MPICH_PORT_RANGE="2000:8000"
export MPICH_PORT_RANGE

PATH=$PATH:$HOME/bin

#PATH=/usr/local/lam-7.1.2/bin:$PATH
#MANPATH=/usr/local/lam-7.1.2/man:$MANPATH

export PATH
#export MANPATH
 

We need to give the lamuser the same MPI configuration we created for the root user in part 1…

Create the file .mpd.conf as follows (with your own password for the secretword):


cd /home/lamuser
touch .mpd.conf
chmod 600 .mpd.conf
nano .mpd.conf

secretword=Myp@ssW0rD
 

The last step is to set ownership on the directory contents to the user:


chown -R lamuser:lamuser /home/lamuser
 

Adding the S3 Libraries

Download the developer tools for S3 to the instance:


-bash-3.1# wget http://developer.amazonwebservices.com/connect/servlet/KbServlet/download/134-102-759/s3-example-python-library.zip
-bash-3.1# unzip s3-example-python-library.zip
Archive:  s3-example-python-library.zip
   creating: s3-example-libraries/python/
  inflating: s3-example-libraries/python/README 
  inflating: s3-example-libraries/python/S3.py 
  inflating: s3-example-libraries/python/s3-driver.py 
  inflating: s3-example-libraries/python/s3-test.py
 

Rebundle the compute node image

We are going to make this a public AMI, so we need to clear out some data first.

Here’s the advice from the Amazon EC2 Developer Guide:

Protect Yourself

We have looked at making shared AMIs safe, secure and useable for the users who launch them, but if you publish a shared AMI you should also take steps to protect yourself against the users of your AMI. This section looks at steps you can take to do this.

We recommend against storing sensitive data or software on any AMI that you share. Users who launch a shared AMI potentially have access to rebundle it and register it as their own. Follow these guidelines to help you to avoid some easily overlooked security risks:

  • Always delete the shell history before bundling. If you attempt more than one bundle upload in the same image the shell history will contain your secret access key.
  • Bundling a running instance requires your private key and X509 certificate. Put these and other credentials in a location that will not be bundled (such as the ephemeral store).
  • Exclude the ssh authorized keys when bundling the image. The Amazon public images store the public key an instance was launched with in that instance’s ssh authorized keys file.

Task instructions ▸
According to the setup guide, what should always be deleted before bundling? The records have no connection to the setup guide.

Data shown ▸
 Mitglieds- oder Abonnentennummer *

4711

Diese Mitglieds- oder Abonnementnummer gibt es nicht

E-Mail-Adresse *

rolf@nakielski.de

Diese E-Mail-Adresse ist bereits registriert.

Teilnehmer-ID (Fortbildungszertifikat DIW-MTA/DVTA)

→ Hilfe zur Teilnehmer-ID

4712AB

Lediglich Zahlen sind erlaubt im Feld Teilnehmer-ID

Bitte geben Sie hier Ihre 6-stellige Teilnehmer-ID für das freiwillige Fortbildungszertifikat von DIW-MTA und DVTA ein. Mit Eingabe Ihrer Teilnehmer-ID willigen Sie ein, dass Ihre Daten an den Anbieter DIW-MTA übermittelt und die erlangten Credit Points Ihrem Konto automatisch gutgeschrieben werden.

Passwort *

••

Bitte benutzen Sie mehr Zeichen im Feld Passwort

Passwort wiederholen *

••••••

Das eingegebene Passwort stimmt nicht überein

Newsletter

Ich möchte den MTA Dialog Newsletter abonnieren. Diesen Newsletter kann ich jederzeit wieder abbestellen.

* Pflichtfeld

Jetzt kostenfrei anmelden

Expected answer ▸
The shell history.